The character of products carried by Liberty change very little compared to other major retailers. There is always a strong emphasis on good distinctive design maintaining an aura of exclusivity. The major goal in products carried and designed is to set trends while remaining true to the sensibility of founder Arthur Lazenby Liberty, while remaining cutting edge.

I was very surprised when I had read about the Liberty collaboration with Target, and think it was all done very well, without any design compromises being made to the design aesthetic.

So next time you are in London lose yourself in the Savoir Faire that is Liberty.


  1. This comment has been removed by the author.

  2. beautiful post!!
    i loooove liberty style!!
    greetings from spain

  3. I love a good peek around Libs! Thanks for your lovely comments over the past few days, David.

  4. I fly to London in october!!!

    Great post!

  5. Bicocaclors, Many thanks for visiting my blog. Glad you liked the post.

    Will, Make sure you pick up something for me! And a big thanks to you too! It is a pleasure.

    Joe, make sure you go to Libertys! Enjoy your trip, I am so jealous!

  6. I was only into Liberty once, more than 20 years ago, but I still remember it well. It has such an individual, and very British character. It has the feel of a real emporium...somewhere that was well stocked with things from throughout the empire. But it wasn't cheap!

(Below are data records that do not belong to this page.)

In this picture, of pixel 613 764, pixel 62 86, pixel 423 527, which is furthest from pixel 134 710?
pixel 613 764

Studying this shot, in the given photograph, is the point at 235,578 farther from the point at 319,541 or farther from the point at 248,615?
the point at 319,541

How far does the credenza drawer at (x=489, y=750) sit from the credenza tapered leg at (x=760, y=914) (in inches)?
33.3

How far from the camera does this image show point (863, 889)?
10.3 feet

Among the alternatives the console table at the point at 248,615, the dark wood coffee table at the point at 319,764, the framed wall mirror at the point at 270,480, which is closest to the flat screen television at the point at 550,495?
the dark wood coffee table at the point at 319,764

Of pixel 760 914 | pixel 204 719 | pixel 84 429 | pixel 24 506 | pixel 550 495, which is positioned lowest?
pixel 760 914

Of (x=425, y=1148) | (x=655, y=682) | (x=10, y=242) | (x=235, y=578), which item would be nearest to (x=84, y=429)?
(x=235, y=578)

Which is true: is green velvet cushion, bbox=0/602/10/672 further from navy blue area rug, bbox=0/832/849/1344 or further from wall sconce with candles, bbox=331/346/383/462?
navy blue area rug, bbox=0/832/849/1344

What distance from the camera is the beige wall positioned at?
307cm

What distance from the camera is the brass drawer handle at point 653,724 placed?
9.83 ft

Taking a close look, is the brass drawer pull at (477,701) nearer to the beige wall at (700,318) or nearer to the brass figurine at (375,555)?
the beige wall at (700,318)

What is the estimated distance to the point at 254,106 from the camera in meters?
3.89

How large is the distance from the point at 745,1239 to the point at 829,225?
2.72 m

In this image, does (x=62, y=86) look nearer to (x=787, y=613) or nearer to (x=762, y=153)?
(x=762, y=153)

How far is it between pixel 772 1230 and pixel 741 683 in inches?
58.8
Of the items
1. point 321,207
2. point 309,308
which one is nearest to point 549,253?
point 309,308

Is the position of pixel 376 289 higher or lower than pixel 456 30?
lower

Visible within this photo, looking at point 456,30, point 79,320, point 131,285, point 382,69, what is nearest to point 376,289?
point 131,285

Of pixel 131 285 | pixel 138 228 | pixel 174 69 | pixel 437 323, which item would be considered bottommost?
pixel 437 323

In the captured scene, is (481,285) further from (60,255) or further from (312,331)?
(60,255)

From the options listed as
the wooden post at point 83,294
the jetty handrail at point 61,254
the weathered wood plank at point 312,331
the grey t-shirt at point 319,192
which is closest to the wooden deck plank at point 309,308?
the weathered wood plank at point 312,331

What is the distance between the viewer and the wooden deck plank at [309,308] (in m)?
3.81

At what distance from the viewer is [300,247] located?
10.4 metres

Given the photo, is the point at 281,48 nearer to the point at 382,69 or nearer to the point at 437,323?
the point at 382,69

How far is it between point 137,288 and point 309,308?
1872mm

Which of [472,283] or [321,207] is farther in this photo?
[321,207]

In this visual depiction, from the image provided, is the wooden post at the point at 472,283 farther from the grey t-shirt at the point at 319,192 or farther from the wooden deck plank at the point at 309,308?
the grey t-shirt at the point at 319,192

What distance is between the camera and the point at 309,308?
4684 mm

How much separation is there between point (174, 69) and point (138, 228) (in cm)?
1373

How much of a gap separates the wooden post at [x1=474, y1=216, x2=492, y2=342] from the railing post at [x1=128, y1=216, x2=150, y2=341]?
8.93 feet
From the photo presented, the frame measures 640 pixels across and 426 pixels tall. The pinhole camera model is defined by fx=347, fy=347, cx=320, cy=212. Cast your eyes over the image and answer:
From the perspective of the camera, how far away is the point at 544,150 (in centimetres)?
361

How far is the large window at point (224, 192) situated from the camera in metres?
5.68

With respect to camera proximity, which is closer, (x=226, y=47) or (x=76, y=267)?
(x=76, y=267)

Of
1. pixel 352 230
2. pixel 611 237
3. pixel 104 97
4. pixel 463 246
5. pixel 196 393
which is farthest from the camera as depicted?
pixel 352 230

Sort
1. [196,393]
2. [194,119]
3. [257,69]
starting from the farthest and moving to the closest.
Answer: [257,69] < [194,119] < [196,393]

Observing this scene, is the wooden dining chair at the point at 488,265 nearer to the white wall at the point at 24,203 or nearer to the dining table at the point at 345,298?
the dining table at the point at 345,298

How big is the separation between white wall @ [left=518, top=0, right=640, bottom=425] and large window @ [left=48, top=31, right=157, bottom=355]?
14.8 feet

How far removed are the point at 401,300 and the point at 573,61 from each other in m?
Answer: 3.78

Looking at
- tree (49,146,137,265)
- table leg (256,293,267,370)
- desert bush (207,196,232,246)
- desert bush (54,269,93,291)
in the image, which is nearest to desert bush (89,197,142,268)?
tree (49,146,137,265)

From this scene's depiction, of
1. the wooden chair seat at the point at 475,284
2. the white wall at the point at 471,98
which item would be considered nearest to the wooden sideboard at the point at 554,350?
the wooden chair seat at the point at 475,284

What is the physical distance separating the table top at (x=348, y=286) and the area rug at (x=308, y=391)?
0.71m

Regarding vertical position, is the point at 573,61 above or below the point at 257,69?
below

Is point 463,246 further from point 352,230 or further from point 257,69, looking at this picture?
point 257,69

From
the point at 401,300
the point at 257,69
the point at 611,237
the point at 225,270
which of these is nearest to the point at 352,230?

    The store looks a bit like Ridpath's in Toronto, no? I like the way they keep the orginal concept unlike the conglomerate boutiques around the world that all conform. I mean, don't all the Guerlains, Guccis, Chanels all conform to the same, minimalist, sleek aesthetic? It is beautiful but now so predictable.

    I love stores like Liberty that don't change for the sake of change. Those fine Egyptian cotton Liberty floral prints are superb for summer, and nothing compares to the quality and classic look.

    Enjoyed the article. Thank you.

  7. SWF, yes it is a bit like Ridpaths with the mock Tudor style. Yes, it is nice to see the original concept kept, which is out of today's modern design concept. The Guccis, Chanles etc are all virtually the same with nothing really to tell you (except for a logo or two) which tells you where you are.